**Exercise details**
Reproduce in full, word for word, the email reply below about a common configuration file format for UNIX.

::: Extract to read :::

On Sat, Apr 24, 1999 at 07:35:54PM +0200, Bernd Eckenfels wrote:
> On Fri, Apr 23, 1999 at 02:57:07PM -0000, Robert Woodcock wrote:
> > UNIX *badly* needs a common config file format, and we might as well start
> > now.
> Why? The config formats of the different unix config files is used because
> different application needs different information structures.

I strongly doubt the sentence you just wrote is the real reason you are
asking why.

There is no practical reason why every piece of UNIX configuration can't be
put into a hierarchial tree with its own unique namespace. [1]
If you disagree, please come up with an example.

> > And, I daresay, sendmail.cf could be XML'd rather simply.
> 
> Hu? What is the difference between a Tag <myname> and a tag M: if you enter
> both with a config program?

Nothing. That's why we should pick the most flexible and expandable config
file format, not necessarily the easiest one to parse.

> An XML PArser is very heavy wighted and I dont see a Reason for it.

It's overweight if you have each program implement it all over again, as is
currently done. It's not overweight as a dynamically linked library that's
done right.

[1]
I believe this is the real reason you think every application needs a
different information structure.

Up until now, every program has had to implement a config file themselves,
instead of using a common access method.

::: Supplied material :::

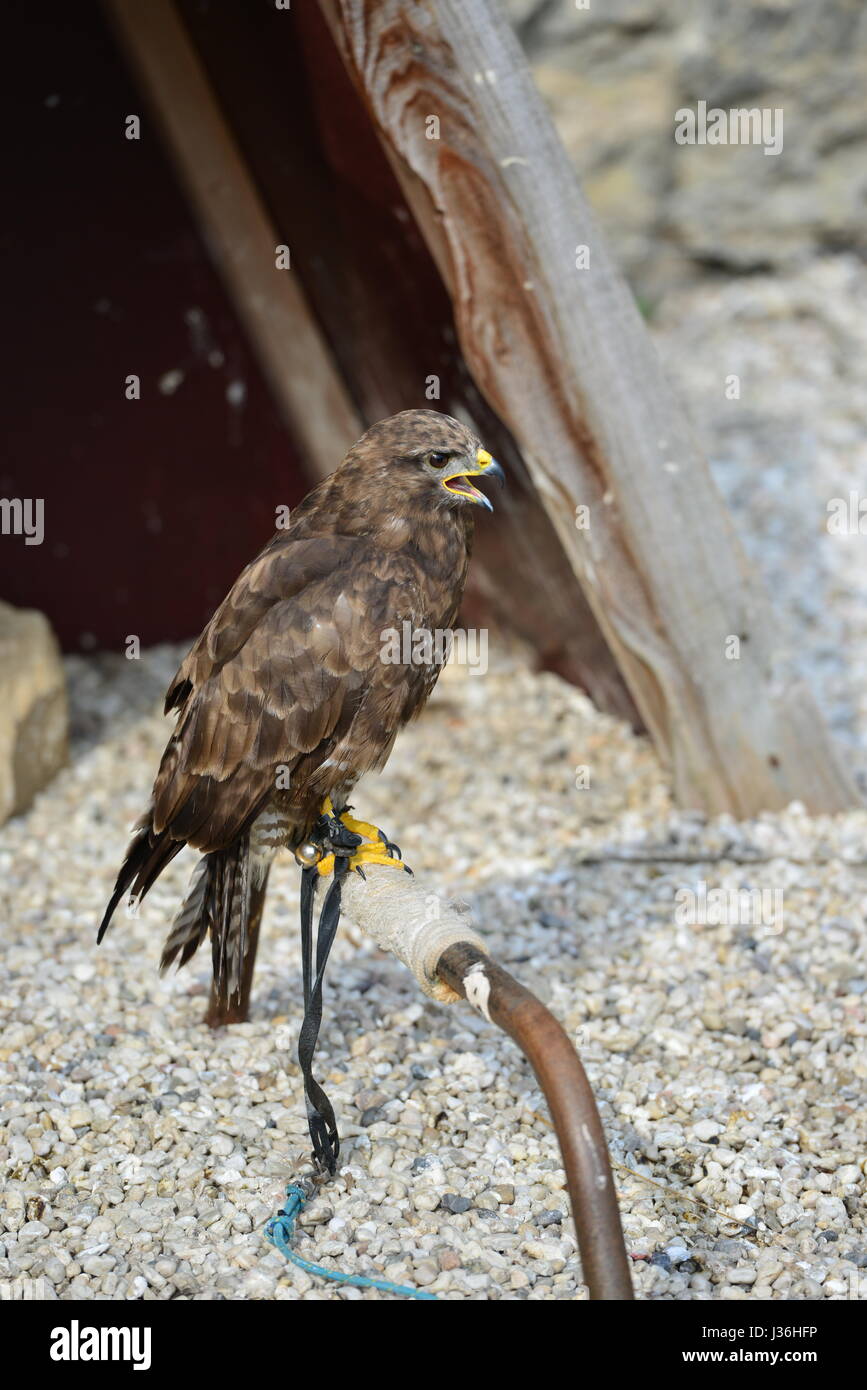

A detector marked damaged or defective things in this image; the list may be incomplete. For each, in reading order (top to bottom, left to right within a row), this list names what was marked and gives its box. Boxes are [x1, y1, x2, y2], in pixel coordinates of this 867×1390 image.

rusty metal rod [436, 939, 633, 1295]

:::

**Exercise response**
On Sat, Apr 24, 1999 at 07:35:54PM +0200, Bernd Eckenfels wrote:
> On Fri, Apr 23, 1999 at 02:57:07PM -0000, Robert Woodcock wrote:
> > UNIX *badly* needs a common config file format, and we might as well start
> > now.
> Why? The config formats of the different unix config files is used because
> different application needs different information structures.

I strongly doubt the sentence you just wrote is the real reason you are
asking why.

There is no practical reason why every piece of UNIX configuration can't be
put into a hierarchial tree with its own unique namespace. [1]
If you disagree, please come up with an example.

> > And, I daresay, sendmail.cf could be XML'd rather simply.
> 
> Hu? What is the difference between a Tag <myname> and a tag M: if you enter
> both with a config program?

Nothing. That's why we should pick the most flexible and expandable config
file format, not necessarily the easiest one to parse.

> An XML PArser is very heavy wighted and I dont see a Reason for it.

It's overweight if you have each program implement it all over again, as is
currently done. It's not overweight as a dynamically linked library that's
done right.

[1]
I believe this is the real reason you think every application needs a
different information structure.

Up until now, every program has had to implement a config file themselves,
instead of using a common access method.